One of the most common and useful tools in any crisis management strategy is the creation of a dark website. This practice is pretty common and it is one of the must- have policies in consumer sectors such as larger airlines, food/beverage companies, pharmaceuticals, financial enterprises and so on.
By definition, a dark website is a pre-made, non-visible website, that can be activated online when a particular crisis occurs. It is common for most companies to have several ones and all of them are customized according to certain vulnerabilities and corporate risks. They store written-in-advance news releases, pictures, official statements and other background information, as the specific details will only be added right before their release.
The dark site can be placed on a separate domain, be a distinct section of the main website or totally replace the original. It could be saved on any of the corporate servers or be kept safely on a preferred external device.
How this is related to Black PR
Because of the significance of dark websites, they have also become targets of many malicious scenarios. Probably the scariest threat for companies is someone intentionally triggering the content of the site online, without the permission of management. The system administrators will soon repair the “mistake”, but the point here is totally different. The actual goal of the attackers is not to create a false appearance of crisis, but to make a destructive buzz and to lower the public trust towards the target. Even if instantly refuted by the corporate crisis team, the situation will still be strong enough to cause a massive confusion among the audience, especially when all of the Web 2.0 applications allow you to achieve that in a matter of minutes. And remember – the information on the Internet always remains cached, so the chances of someone going back to those issues are actually pretty high.
Imagine the following
One of the largest European airlines is about to complete a major acquisition deal with a smaller transport company. The upcoming merger is really hot news at that moment and gets all of the media attention in numerous financial editions. The share prices of the organizations are record high and most of the economic analysts predict a very bright future for the new agglomeration. Sounds good in theory, but in fact, all that success would lead to enormous financial loss to the rest of the market players, even if this issue is not related directly to them. So how would they fight back?

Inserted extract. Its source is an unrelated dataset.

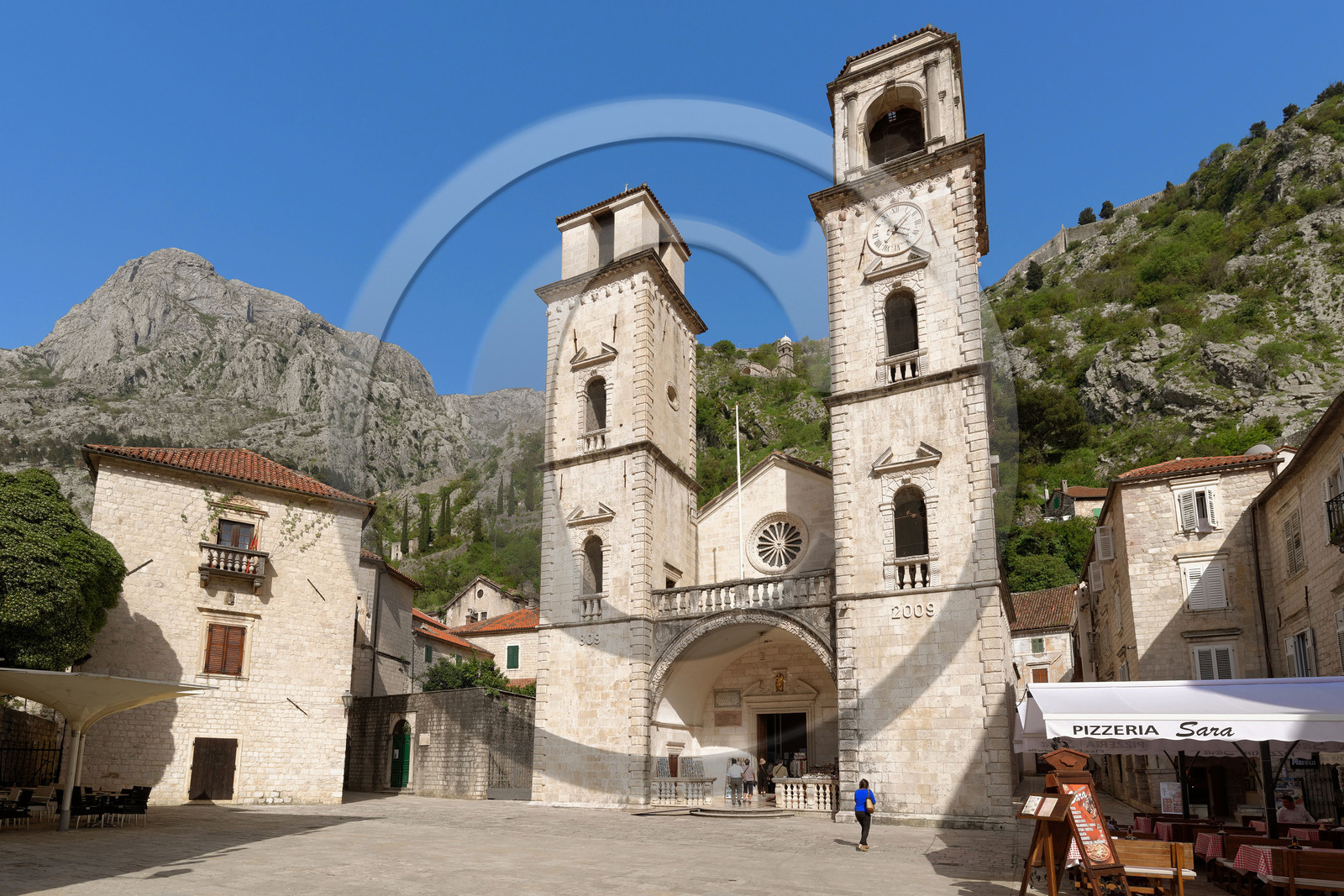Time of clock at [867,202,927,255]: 4:07
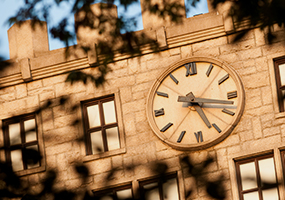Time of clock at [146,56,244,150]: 5:17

Instead of losing millions of dollars by letting this happen, most of the time the competition will use the most tested type of techniques – attack is the best form of defence. They would prefer to contract professional black-hats, who will take full responsibility for their actions.
Hacking the dark sites is one of the easiest and most logical steps that hackers would undertake for two reasons: first, these are the most vulnerable assets of the target, giving information about all the unpleasant situations that the rival is afraid of and secondly, the chaos they mean to cause could be achieved instantly. All the black-hats need to do is gain access to the internal corporate network, scan the saved HTML files and launch the domain, pretending that this comes from someone inside the company. There are various techniques that could be used and that is why I won’t get into many technical details, but one thing is for sure- most of the companies tend to ignore reputation risks for the sake of the financial ones and that makes the whole process easier.
As mentioned above, the main purpose of cracking dark websites (usually, big companies have several ones) is to lower the trust of the target’s stakeholders. In the airline case, the attackers could choose among various scenarios and pick one to suit their needs. Of course nobody will believe that an aircraft has been crushed, for example, but the noise will be good enough to make the airline share prices plummet, especially when no one would like to invest in a company with bad security and data protection.
Bottom Line
Even if the black-hats are not aiming to deface the corporate website, getting access to target’s risk management applications would help them realize what types of crises are most expected and how the organization is planning to deal with these issues.. After that, this information could be used as part of a greater strategic plan, aiming to defame the targeted corporation.
The only way you can prevent a Black PR attack is through regular checks and broader education about its existence and common techniques.
Remember – Black PR is not fiction, it’s real and out there,
“All the black-hats need to do is gain access to the internal corporate network, scan the saved HTML files and launch the domain, pretending that this comes from someone inside the company.”
You’re kidding right? Reach further into the pit of “never going to happen” please. It’s easier to just DoS the site off the net, providing the exact same effect (which will make less than 0% difference to any company’s stock prices, just FYI), except that, guess what – consumers aren’t “confused” when a site goes down, they just shrug it off and move to another source of information. If the break is prolonged, and the target is a large, frequently used site, then the reaction is a little different, but good luck “accessing the internal network and running domains” of Google or Wikipedia. L o l.